__Data extract__:
----

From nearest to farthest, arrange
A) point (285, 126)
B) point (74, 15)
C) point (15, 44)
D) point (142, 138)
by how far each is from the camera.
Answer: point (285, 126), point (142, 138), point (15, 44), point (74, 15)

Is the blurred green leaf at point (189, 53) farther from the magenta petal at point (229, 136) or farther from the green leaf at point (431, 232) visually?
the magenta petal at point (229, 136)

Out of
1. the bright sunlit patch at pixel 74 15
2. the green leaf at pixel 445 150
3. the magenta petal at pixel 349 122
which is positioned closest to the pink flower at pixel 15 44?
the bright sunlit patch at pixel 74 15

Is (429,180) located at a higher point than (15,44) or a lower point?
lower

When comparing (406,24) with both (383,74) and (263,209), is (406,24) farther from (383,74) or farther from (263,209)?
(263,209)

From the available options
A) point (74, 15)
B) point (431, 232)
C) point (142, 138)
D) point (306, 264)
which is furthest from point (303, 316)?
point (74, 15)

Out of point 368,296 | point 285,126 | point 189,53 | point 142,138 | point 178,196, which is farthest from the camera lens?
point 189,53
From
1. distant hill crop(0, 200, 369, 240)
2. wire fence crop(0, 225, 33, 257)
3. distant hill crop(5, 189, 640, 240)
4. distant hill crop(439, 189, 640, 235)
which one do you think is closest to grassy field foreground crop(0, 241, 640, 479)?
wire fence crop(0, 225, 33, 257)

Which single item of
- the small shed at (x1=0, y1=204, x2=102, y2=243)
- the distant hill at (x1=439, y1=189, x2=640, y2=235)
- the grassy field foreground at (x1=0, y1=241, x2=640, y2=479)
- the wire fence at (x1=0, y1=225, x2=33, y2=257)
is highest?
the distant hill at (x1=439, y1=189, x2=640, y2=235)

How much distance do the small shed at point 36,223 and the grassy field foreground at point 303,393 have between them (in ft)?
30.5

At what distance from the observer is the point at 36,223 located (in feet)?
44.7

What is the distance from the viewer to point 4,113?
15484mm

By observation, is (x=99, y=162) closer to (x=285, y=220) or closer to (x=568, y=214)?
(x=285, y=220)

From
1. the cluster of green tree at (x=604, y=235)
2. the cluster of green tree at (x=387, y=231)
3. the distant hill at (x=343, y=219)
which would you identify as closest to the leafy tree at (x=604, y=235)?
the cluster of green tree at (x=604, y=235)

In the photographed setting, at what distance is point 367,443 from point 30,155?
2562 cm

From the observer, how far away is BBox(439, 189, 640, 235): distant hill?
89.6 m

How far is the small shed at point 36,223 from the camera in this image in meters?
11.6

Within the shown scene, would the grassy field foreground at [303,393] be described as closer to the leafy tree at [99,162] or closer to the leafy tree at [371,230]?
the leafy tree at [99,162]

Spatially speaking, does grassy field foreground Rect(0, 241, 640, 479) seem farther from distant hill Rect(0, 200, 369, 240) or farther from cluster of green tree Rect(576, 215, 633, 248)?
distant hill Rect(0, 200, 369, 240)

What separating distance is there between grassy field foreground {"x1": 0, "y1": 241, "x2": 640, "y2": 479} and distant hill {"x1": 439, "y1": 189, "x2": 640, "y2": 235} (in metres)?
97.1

----

__What this task involves__:
Rewrite the stretch from the line containing "In the photographed" through the end of the entries above as a JSON list of strings, one string per line, omitting blank lines.

__Worked answer__:
[
  "In the photographed setting, at what distance is point 367,443 from point 30,155?",
  "2562 cm",
  "From the observer, how far away is BBox(439, 189, 640, 235): distant hill?",
  "89.6 m",
  "How far is the small shed at point 36,223 from the camera in this image in meters?",
  "11.6",
  "Within the shown scene, would the grassy field foreground at [303,393] be described as closer to the leafy tree at [99,162] or closer to the leafy tree at [371,230]?",
  "the leafy tree at [99,162]",
  "Spatially speaking, does grassy field foreground Rect(0, 241, 640, 479) seem farther from distant hill Rect(0, 200, 369, 240) or farther from cluster of green tree Rect(576, 215, 633, 248)?",
  "distant hill Rect(0, 200, 369, 240)",
  "What separating distance is there between grassy field foreground {\"x1\": 0, \"y1\": 241, \"x2\": 640, \"y2\": 479} and distant hill {\"x1\": 439, \"y1\": 189, \"x2\": 640, \"y2\": 235} (in metres)?",
  "97.1"
]